(Estratti di un dataset di ragionamento spaziale)
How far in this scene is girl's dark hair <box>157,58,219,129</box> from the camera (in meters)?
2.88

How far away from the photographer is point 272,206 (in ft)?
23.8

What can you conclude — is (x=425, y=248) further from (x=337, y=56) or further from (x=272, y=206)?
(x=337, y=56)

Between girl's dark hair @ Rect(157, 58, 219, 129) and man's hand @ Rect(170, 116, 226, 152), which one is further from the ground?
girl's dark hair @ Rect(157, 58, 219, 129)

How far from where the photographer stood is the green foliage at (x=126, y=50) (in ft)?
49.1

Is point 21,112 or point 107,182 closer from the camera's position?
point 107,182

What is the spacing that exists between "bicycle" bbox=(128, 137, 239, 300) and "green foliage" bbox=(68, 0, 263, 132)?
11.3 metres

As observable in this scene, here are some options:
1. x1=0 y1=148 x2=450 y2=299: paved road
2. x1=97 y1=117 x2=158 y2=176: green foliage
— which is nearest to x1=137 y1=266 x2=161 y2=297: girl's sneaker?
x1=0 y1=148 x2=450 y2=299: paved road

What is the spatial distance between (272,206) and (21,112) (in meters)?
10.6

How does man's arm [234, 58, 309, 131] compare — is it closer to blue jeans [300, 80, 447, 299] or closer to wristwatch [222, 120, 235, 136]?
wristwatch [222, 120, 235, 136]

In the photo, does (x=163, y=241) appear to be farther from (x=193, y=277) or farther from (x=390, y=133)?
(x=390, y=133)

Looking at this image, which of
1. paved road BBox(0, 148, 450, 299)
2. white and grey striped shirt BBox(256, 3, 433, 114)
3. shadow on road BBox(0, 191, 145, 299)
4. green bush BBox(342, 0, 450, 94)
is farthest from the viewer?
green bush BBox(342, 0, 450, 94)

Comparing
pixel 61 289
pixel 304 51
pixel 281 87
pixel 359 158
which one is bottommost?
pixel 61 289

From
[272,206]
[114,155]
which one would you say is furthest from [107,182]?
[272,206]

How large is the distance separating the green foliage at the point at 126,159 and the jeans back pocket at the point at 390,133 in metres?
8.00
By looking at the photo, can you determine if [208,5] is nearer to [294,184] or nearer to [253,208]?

#### Obiettivo del compito:
Riformula tutti i dati riportati sopra come elenco numerato, una riga per voce, tralasciando le righe vuote.

#### Risultato del compito:
1. How far in this scene is girl's dark hair <box>157,58,219,129</box> from the camera (in meters)?
2. 2.88
3. How far away from the photographer is point 272,206 (in ft)?
4. 23.8
5. What can you conclude — is (x=425, y=248) further from (x=337, y=56) or further from (x=272, y=206)?
6. (x=337, y=56)
7. Between girl's dark hair @ Rect(157, 58, 219, 129) and man's hand @ Rect(170, 116, 226, 152), which one is further from the ground?
8. girl's dark hair @ Rect(157, 58, 219, 129)
9. How far from where the photographer stood is the green foliage at (x=126, y=50) (in ft)?
10. 49.1
11. Is point 21,112 or point 107,182 closer from the camera's position?
12. point 107,182
13. What is the spacing that exists between "bicycle" bbox=(128, 137, 239, 300) and "green foliage" bbox=(68, 0, 263, 132)?
14. 11.3 metres
15. As observable in this scene, here are some options:
16. 1. x1=0 y1=148 x2=450 y2=299: paved road
17. 2. x1=97 y1=117 x2=158 y2=176: green foliage
18. — which is nearest to x1=137 y1=266 x2=161 y2=297: girl's sneaker?
19. x1=0 y1=148 x2=450 y2=299: paved road
20. What is the spatial distance between (272,206) and (21,112) (in meters)?
21. 10.6
22. How does man's arm [234, 58, 309, 131] compare — is it closer to blue jeans [300, 80, 447, 299] or closer to wristwatch [222, 120, 235, 136]?
23. wristwatch [222, 120, 235, 136]
24. In the photo, does (x=163, y=241) appear to be farther from (x=193, y=277) or farther from (x=390, y=133)?
25. (x=390, y=133)
26. Looking at this image, which of
27. 1. paved road BBox(0, 148, 450, 299)
28. 2. white and grey striped shirt BBox(256, 3, 433, 114)
29. 3. shadow on road BBox(0, 191, 145, 299)
30. 4. green bush BBox(342, 0, 450, 94)
31. is farthest from the viewer?
32. green bush BBox(342, 0, 450, 94)
33. Comparing
34. pixel 61 289
35. pixel 304 51
36. pixel 281 87
37. pixel 359 158
38. which one is bottommost?
39. pixel 61 289
40. From
41. [272,206]
42. [114,155]
43. which one would you say is furthest from [107,182]?
44. [272,206]
45. How large is the distance separating the green foliage at the point at 126,159 and the jeans back pocket at the point at 390,133 in metres?
46. 8.00
47. By looking at the photo, can you determine if [208,5] is nearer to [294,184] or nearer to [253,208]?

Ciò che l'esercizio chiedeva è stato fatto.